Problemy w środku pola
Jeśli chodzi o sytuację kadrową Legionistów problemy pojawiają się przede wszystkim w środku pola. W spotkaniu z FK Kukesi bowiem Tomasz Jodłowiec z powodu kontuzji opuścił boisko jeszcze w pierwszej połowie i jak się okazało naciągnął mięsień dwugłowy uda. Wciąż kontuzjowany jest także Ivica Vrdoljak, a więc teraz znak zapytania pojawia się przy tym zastąpi Jodłę? Obok Dominika Furmana wystąpić mogą Michał Pazdan, Michał Masłowski, Michał Kopczyński i Rafał Makowski. Jednak ze względu na to iż to właśnie Masło zastąpił Jodłę w Albanii na boisku jak również na podstawie wypowiedzi trenera Berga wydaje się, że to właśnie ten piłkarz jest najbliżej gry od pierwszej minuty w spotkaniu z Górnikiem. Nie wiadomo również jeszcze, czy Duda będzie mógł zagrać. Reszta drużyny za to jest w pełni gotowości i czeka już na rewanż za porażkę na czele z Nemanją Nikolićiem, który mierzy w kolejne trafienia.

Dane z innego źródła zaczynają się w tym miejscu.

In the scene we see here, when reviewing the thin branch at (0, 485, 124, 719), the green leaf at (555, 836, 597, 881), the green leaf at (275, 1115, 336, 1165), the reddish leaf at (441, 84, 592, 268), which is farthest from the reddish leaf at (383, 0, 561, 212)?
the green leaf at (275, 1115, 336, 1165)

Niepokonany Górnik chce kolejnej niespodzianki
Górnik Łęczna zespół który przed sezonem był jednym z kandydatów do spadku z ligi niespodziewanie obok Legii oraz Korony jest niepokonanym zespołem z kompletem punktów. Piłkarze Jurija Szatałowa pokonali na wyjeździe Ruch Chorzów 2:0, a także okazali się lepsi od Górnika Zabrze na własnym boisku 2:1. Teraz zespół z województwa Lubelskiego marzy o powtórzeniu wyniku z grudnia ubiegłego roku, kiedy to głównie za sprawą swojego lidera Fedora Cernycha Legia poniosła dotkliwą klęskę, która boli do dziś.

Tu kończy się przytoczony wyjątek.